Soprano Charli Mills enjoys a varied musical career as a vocalist, conductor, and church musician. As a singer, she has performed many seasons with the Salem Bach (formerly Magnolia Baroque) Festival in Winston-Salem. In October 2020, she made her Piedmont Opera debut as Sadie in Carlisle Floyd's Slow Dusk, where she was praised for her “effervescent tone and imaginative phrasing” (Voix de Arts) and "beautiful dynamic nuance" (CVNC). Engagements this season include the Salem Bach Festival, Duke Chapel, the Winston-Salem Choral Artists, the Choral Society of Greensboro, and Piedmont Opera.
As a church musician, Charli has served as music director at churches in North Carolina and California. She is currently Director of Traditional Worship at Mount Tabor United Methodist Church in Winston-Salem, where she recently conducted Michael John Trotta’s Seven Last Words with a fifty-voice choir and instrumentalists drawn from the Winston-Salem Symphony.
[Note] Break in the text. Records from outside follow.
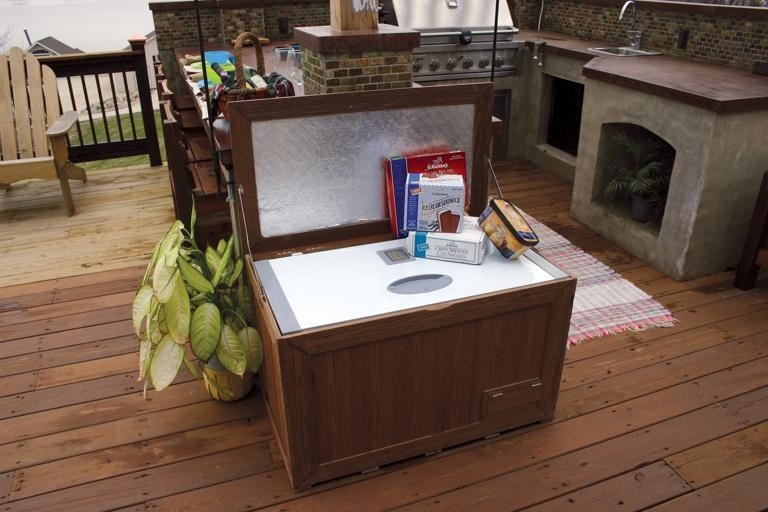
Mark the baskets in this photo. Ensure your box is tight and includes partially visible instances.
[216,33,270,122]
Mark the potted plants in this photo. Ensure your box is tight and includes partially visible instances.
[600,130,684,225]
[130,188,266,405]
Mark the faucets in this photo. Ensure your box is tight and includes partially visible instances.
[618,0,643,50]
[537,0,545,32]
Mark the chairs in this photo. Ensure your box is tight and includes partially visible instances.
[0,46,87,219]
[152,50,242,258]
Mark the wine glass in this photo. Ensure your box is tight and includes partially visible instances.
[273,47,305,96]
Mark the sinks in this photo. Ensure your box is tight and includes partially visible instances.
[532,33,568,42]
[584,45,664,59]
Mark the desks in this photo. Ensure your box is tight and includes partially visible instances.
[172,34,505,225]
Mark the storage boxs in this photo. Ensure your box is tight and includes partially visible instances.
[225,82,581,496]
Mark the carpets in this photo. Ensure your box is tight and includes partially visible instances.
[508,202,682,352]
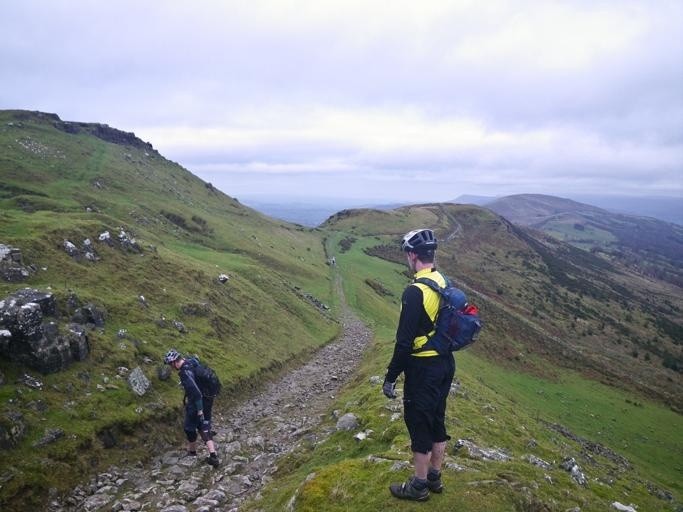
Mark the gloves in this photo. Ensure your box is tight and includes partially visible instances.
[381,373,398,399]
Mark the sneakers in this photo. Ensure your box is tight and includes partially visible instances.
[183,447,196,457]
[389,480,429,502]
[408,476,442,494]
[204,457,219,466]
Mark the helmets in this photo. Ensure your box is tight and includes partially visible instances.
[163,350,181,365]
[400,228,437,254]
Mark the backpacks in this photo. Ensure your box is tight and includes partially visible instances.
[181,359,220,406]
[409,272,481,355]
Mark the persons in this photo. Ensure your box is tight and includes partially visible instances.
[165,348,220,469]
[382,228,455,502]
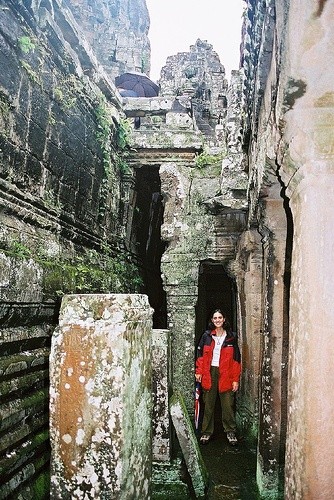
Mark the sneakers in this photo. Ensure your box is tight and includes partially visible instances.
[200,434,212,445]
[227,431,238,446]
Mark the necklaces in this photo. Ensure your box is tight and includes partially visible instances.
[216,330,224,345]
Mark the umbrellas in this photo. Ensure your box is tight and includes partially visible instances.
[194,380,200,430]
[115,72,159,98]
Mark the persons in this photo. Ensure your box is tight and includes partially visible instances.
[195,309,241,444]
Outside of church, she has served as assistant conductor for the Piedmont Chamber Singers, assistant conductor for Piedmont Opera’s production of Il Trovatore, and as director of the women’s choir of Methodist University.
Recent vocal workshops include Chorworks at Duke, the Seraphic Fire Professional Choral Institute at the Aspen Music Festival, and Classic Lyric Arts Italy. She has pursued advanced studies in conducting at the Sarteano Chamber Choral Conducting Workshop and the Atlanta Conducting Institute.
Charli earned a Bachelor of Arts in Music and Christian Studies and a Master of Church Music from the Southeastern Baptist Theological Seminary. As an undergraduate at Southeastern, she received the Gerald C. Cowen Outstanding College Student Award and was the winner of the Southeastern Baccalaureate Colloquium for her senior research paper on Martin Luther’s view of cosmic harmony. As a graduate student, she received the Ben. S. Johnson Church Music Award and the Raymond Bryan Brown Memorial Scholars Award, Southeastern’s most prestigious scholarship, as well as the Charles B. Keesee and Daniel R. Hoover scholarships.